Now (c), on the face of it, does not seem to be a paradoxical condition (however, there is a closely linked paradox). But it can be seen to easily produce both (a) and (b). The following thought experiment constructs a situation in which both (a) and (b) hold, and in which the way that both arise from (c) is far more obvious:

Let two envelopes X and Y be independently filled with money with the same probability distribution as one another, and in such a way that the expected amount in either envelope is infinite.

When envelope X is opened, the amount of money it contains is found to be finite. But the expected value of the amount in envelope Y is infinite. So, given the chance, you should switch. But by symmetry the same would be true if envelope Y were to be opened first.

Stuart Anderson clarified further:

This reminds me of the radio program "A Prairie Home Companion" in which one of the standing jokes is that in a certain town in Minnesota "all the children are above average." In the present case, because the sum diverges, the expected value (which is after all a sort of weighted average) exceeds the value of each individual envelope. Hence, "all the envelopes are below average." This is of course counterintuitive, if one's intuition was formed by thinking about finite cases (as is usual). Really, this is just a rephrasing of Nathan's point. Since each envelope is below average, and you must always expect the other envelope to BE AVERAGE, it seems one must always switch.

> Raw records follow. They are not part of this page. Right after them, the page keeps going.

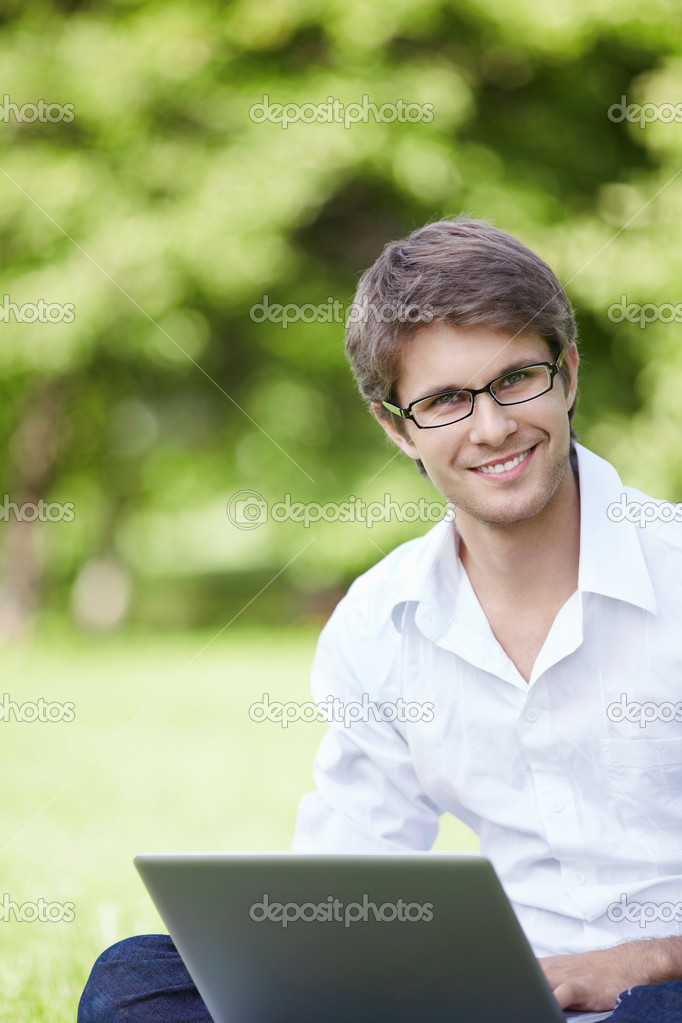 A smiling young man with laptop outdoor — Stock Photo #4248043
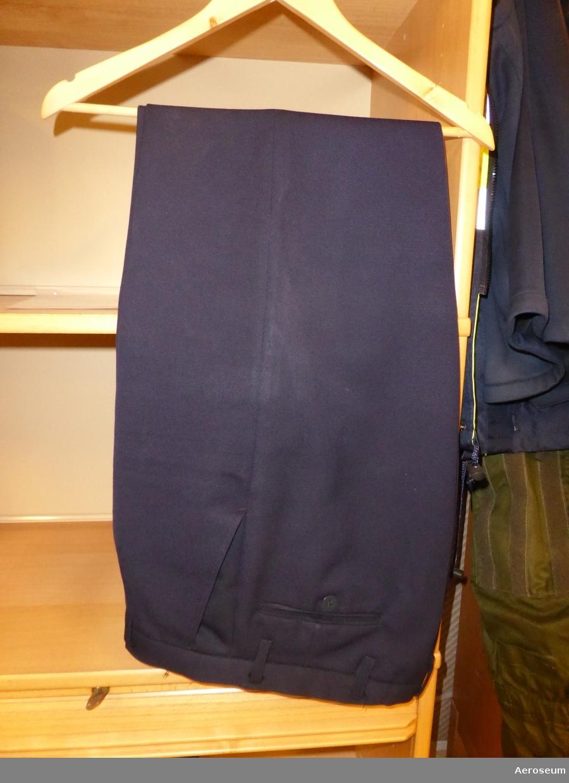 """Två kolli med uniformsrock, byxor, och midjejacka. Tillhörigt """"Stor-ben"""". Kläderna är mörkblåa med guldfärgade detaljer. Midjejackan är storlek C48, den mörkare byxan med kraftigare tyg har storlek C48, medan den andra byxan har storlek 50C."""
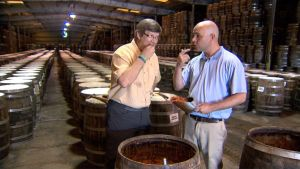 Charlie tasting Tabasco pepper mash out of an old oak barrel during my tour of the Tabasco Pepper Sauce plant at Avery Island.  This pepper mash is ten times hotter than Tabasco sauce.  It's just one of the adventures you will see tonight.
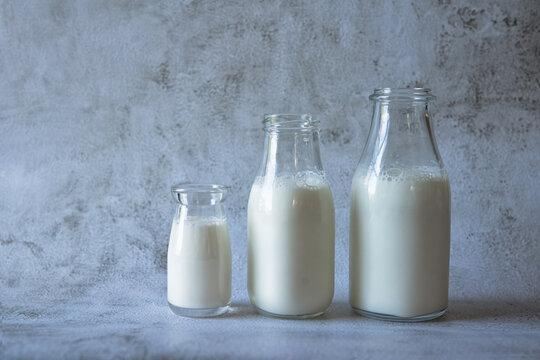 Three glass bottles of milk on a grey background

Looking at the problem "locally" in terms of conditional probabilities, the initial symmetry of the game is broken as soon as you choose a specific envelope, because the rules exclude the possibility that the other envelope contains the same amount of money as the one you chose, so if you would have chosen the other envelope first, you would have been presented with a DIFFERENT set of possible outcomes. If you think about the set of possible events conditioned upon the value of the envelope, you would be looking at a different space of probability events.

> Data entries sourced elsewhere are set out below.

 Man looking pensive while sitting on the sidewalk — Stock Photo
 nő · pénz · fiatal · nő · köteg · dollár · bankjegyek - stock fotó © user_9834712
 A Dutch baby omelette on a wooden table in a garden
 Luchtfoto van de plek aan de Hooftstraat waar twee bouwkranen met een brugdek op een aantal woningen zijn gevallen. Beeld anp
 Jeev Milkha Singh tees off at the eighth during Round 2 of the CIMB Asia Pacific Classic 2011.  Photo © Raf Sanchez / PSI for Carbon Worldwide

Ib Jørgensen has shifted the view point:

It is clear that the situation gives rise to an experiment where the expected return for switching envelopes (or indeed for amount of money in an envelope that is picked) is infinite.

Now the argument for switching envelope says the expected value would increase if you switch. But here our intuition plays a trick with us. We are used to expected values that converge. In these ‘normal’ situations, when you repeat an experiment a number of times, the average gain you get will approach the expected value.

When the expected value is infinite on the other hand, it means that we cannot expect the average gain to converge to anything.

Even if the expected value does not converge, it is possible to carry out a long series of the experiment in reality, so we have to understand what it means that the average gain does not converge.

If you were to try to run a series of experiments with a stochastic variable with an expected value that is infinite (easily simulated in a spreadsheet), you would see that the average gain would keep jumping around. This happens because the distribution is such that the largest gain in the series will be comparable to the sum of all the other gains. As a result it doesn’t matter what you have done in all the experiments that didn’t have the largest gain. Just one experiment decides what you have gained after the long series of experiments. As just one experiment decides the outcome, the argument for switching envelopes based on expected values disappears. There is a 50% chance that you picked the envelope with the largest amount of money in the dominating experiment in the first place in which case keeping the envelope will give you the largest gain for the series. This is then the reason why arguments based on expected values fail when the expected value does not converge.